En 2015 (après son doublé championnat-Coupe à la tête de Chelsea), la moitié des joueurs de Premier League déclarait rêver d’être entraînés par le Portugais. Aujourd’hui, le Special One ne séduit plus (dix-neuf points de retard sur le leader du championnat, cela ne colle pas vraiment avec l’image d’un winner, encore moins avec le standing d’un club comme Manchester United).

 

Sur le bord de la touche, porter un joli costume avec panache ne suffit plus. Et les défaites avec une faible prise de risque apparaissent forcément comme peu valorisantes aux yeux du monde. Pour convaincre, il faut gagner (et perdre sans honneur, cela coûte généralement bien plus qu’une simple défaite). De leur côté, les joueurs n’ont plus nécessairement l’envie de rejoindre une opération commando, mais qu’on leur parle football avant tout.

 

Pire encore pour l’homme aux deux Ligue des champions, le management dit "à l’ancienne" ne passe plus (les men sont devenus des boys, au fil du temps et au gré de l’évolution de la société), et le Mou ne parvient plus à fédérer autour de sa personne avec autant de réussite (Matic, Lukaku, Young et Fellaini étaient les seuls à soutenir encore leur entraîneur à Manchester). Le point central de sa méthodologie.

 

Ancien gardien du FC Porto (1988-1996, 1999-2007), Vítor Baía théorise: "Il connaissait tout le monde si bien (à Porto) qu’il aurait pu contrôler nos émotions dans toutes les situations. Dans mon cas, il n’avait qu’à me taper dans le dos et j’étais prêt à rentrer sur le terrain. D’autres joueurs avaient besoin de motivation, un besoin d’être glorifiés, et il savait qui avait besoin de quoi. Ce qui le rendait si bon dans sa gestion de groupe."

 

 

Créer l'adversité

Aujourd’hui, la fameuse guerre éternelle avec Barcelone n’existe plus, et Guardiola a depuis bien longtemps gagné son duel avec le Portugais: "Lorsque Mourinho a obtenu le poste (d’entraîneur de Manchester United), nous étions tous ravis, explique Jamie Carragher, car nous pensions à Mourinho et à Guardiola (à leur duel et à leur histoire commune). Aujourd'hui, nous ne parlons même plus de Mourinho et de Guardiola dans la même phrase. C’est la plus grande chose qui vous dit que cela n’a pas fonctionné." Quand ton meilleur coup tactique devient l’entrée de Marouane Fellaini, le problème est total.

 

Déchu de son aura, délaissé par son fluide magique (le fameux mojo), le Special One n’a plus d’ennemi à combattre, si ce n’est lui-même. "Mourinho ne cherche pas la beauté, il cherche un ennemi.
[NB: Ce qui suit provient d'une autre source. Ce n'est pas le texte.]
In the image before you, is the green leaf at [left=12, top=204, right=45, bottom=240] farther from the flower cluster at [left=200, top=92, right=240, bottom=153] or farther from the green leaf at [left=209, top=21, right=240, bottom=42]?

S’il n’en a pas, il en créera un", expliquait récemment Thiago Motta dans les colonnes de Goal. Dans la psychologie du Mou: se constituer une adversité est la première étape vers l’héroïsme.

 

Mieux encore, une source de motivation obligatoire pour avancer sur le chemin du succès. Avec le départ de Rui Faria (son adjoint historique depuis 2001), José a également perdu l’un de ses repères les plus importants, dans un moment charnière de sa carrière. Que lui reste-t-il aujourd’hui?

 

Que faire, quand les tours du magicien sont connus de tous? Que faire, quand les pirouettes ne fonctionnent plus? La possibilité de prendre une sélection – avec un quotidien plus léger, et une présence moins prononcée au contact des joueurs – pourrait constituer une possibilité de renouveau crédible. Celle de rejoindre un projet plus modeste, à l’image de son ancien mentor, Louis van Gaal (en 2005), également.

 

D’ici là, Mourinho pourra apprécier la suite de la Premier League et de la Ligue des champions depuis son canapé. En rêvant d’un retour à Madrid, très probablement. Reste à savoir si la Maison Blanche accepterait un nouveau flirt avec le démon.